TASK GOAL> Repeat the stretch of the entries from the line containing "Which one is" through the end of the entries, keeping each line identical.

Data entries>

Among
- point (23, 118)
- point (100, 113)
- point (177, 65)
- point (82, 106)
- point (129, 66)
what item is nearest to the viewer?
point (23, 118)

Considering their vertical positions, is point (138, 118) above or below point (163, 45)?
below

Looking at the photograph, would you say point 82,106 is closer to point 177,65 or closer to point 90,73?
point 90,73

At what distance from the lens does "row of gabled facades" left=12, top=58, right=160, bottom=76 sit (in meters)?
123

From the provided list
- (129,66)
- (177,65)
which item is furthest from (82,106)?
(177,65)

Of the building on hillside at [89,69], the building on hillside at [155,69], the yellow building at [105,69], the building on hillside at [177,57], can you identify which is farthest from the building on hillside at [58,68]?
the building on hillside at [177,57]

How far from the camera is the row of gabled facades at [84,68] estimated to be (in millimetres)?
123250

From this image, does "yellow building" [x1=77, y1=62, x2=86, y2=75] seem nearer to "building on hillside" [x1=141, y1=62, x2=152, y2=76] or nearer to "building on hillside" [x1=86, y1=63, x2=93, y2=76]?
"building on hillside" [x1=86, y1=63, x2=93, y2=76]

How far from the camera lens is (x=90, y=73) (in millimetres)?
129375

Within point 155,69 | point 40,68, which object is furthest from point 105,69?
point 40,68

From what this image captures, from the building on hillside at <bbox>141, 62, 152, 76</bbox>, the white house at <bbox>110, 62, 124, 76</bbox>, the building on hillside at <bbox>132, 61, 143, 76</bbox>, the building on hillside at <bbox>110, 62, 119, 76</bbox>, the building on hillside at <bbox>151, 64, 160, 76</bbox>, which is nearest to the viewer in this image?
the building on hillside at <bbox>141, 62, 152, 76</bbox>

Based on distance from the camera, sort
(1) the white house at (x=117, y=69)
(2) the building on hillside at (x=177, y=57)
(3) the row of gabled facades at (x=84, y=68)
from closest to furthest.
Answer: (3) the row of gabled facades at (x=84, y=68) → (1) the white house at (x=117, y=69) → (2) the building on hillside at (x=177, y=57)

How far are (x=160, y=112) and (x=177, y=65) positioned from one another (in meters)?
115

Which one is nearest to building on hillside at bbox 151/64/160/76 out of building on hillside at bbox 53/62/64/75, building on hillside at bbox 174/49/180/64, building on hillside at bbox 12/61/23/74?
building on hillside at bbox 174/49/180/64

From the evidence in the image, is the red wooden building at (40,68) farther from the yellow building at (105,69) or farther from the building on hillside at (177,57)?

SOLUTION TO THIS TASK>
Which one is nearest to building on hillside at bbox 151/64/160/76 out of building on hillside at bbox 53/62/64/75, building on hillside at bbox 174/49/180/64, building on hillside at bbox 12/61/23/74?
building on hillside at bbox 174/49/180/64

From the evidence in the image, is the red wooden building at (40,68) farther from the yellow building at (105,69) or farther from the building on hillside at (177,57)?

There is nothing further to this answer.